Sympathy, Empathy… Epiphany

I just finished Less Than Zero by Bret Easton Ellis—if not for my seminal epiphany, I’d say I wasted my time.

The story bored me to a dreary stupor as I read and if not for being spoiled on some of the wilder events later in the book I wouldn’t have finished it. My main takeaway from the book is the limits of empathy in storytelling and the proper use of sympathy.

To elaborate, sympathy, as I use it, is the ability to understand the feelings of another person whereas empathy is the ability to share those feelings.

My issue with Less Than Zero is the main character’s numbness to the world around him and his absolute boredom at every aspect of his life. His passivity to the actions of others round him and lack of emotion transferred that numbness to me as I read.
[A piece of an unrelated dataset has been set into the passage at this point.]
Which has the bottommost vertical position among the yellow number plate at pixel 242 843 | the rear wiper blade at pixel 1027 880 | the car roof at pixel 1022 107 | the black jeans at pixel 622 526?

I was bored out of mind because I connected to the main character’s attitude and perception to his surroundings.

It’s a great achievement for a storyteller to have the audience connect with the protagonist, or any character, on a one-to-one basis and feel and/or think the same way. Boredom is a sharp limit of empathy as a tool in entertainment because it’s not entertaining.
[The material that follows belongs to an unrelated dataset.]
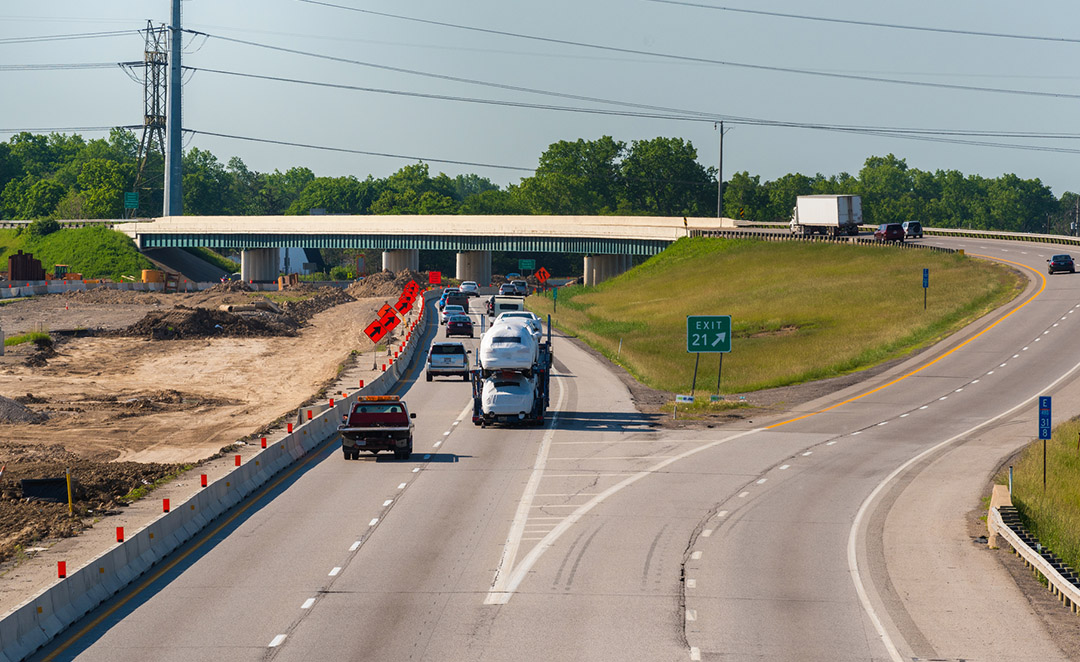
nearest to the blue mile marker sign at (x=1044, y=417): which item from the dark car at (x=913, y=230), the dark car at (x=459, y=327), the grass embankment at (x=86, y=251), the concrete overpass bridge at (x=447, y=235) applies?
the dark car at (x=459, y=327)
For a good example of the power of sympathy over empathy, I’ll turn to The Simpsons episode: Bart the Murderer. When Bart misplaces his field trip permission slip to go to the chocolate factory, he’s sent to Principal Skinner’s office and assured he can have just as much fun as the rest of his class by licking envelopes for the P.T.A. Of course this isn’t the case as his tongue sandpapers on the envelopes, his speech becomes inaudible from lack of saliva, and the clock slowly ticks forwards and forwards and then backwards. All the while we’re treated to cutaways of his classmates enjoying the chocolate factory like the proverbial kids in a candy store they are.

Bart’s boredom and sadness is communicated perfectly, but it’s through the filter of comedy—juxtaposition and sight-gags to name a couple methods. If the audience was bored in the same manner Bart experienced, then they’d stop watching.

There are several varying ways in which a disconnect between the character and the audience can be used for effective communication. Not to slag on Ellis entirely in this piece, American Psycho does a great job of exposing Patrick Bateman for the deranged, petty, yuppie, selfish beast he is through this disconnect. As he elaborates on his love of milk-toast music and TV for the fifth or sixth chapter, we begin to hate him for the repetition. As he goes paranoid in a Jewish restaurant and starts cursing out the waitress, we laugh at his uncouth behavior after he’s expounded on proper manners and class for chapter after chapter. As he relishes in killing people and animals, we are horrified and think him a monster.

Ellis does correct his empathy problem in the last fifth or so of Less Than Zero but it’s too late. Throughout the story the main character (I’ve completely forgotten his name and don’t care to look it up) does a marathon spree of drugs and drinking which doesn’t affect him one iota physically or psychologically. This is about as boring as a story can get. Cocaine, booze, weed, etc.—nothing impacts the protagonist, which would be a good tool to elaborate on his frustration with the world if explored in a Baldr type way.

Compare this to The Outsiders, which I’m reading right now, where the simple cigarette calms Ponyboy’s nerves after being jumped by a rival gang. Compare this to Fear and Loathing in Las Vegas where Raoul Duke and Dr. Gonzo attend the National District Attorneys’ Conference on Narcotics and Dangerous Drugs with heads full of mescaline.

Ellis managed to make something as serious and versatile as drug-use an underwhelming part of the protagonist’s day as well as an underwhelming part of my reading experience because the protagonist has an inhuman indifference to the substances and that doesn’t breath excitement in any direction.

I may not like what the Joker does to get across his philosophy to Batman and Gotham City but I, at least, understand him and why he commits his horrible acts. I don’t root for him, I’m not thrilled to be put in a terrorist’s shoes nor do I laugh manically once in them, but, from a distance, I can draw the lines between his desires and his ghastly jokes.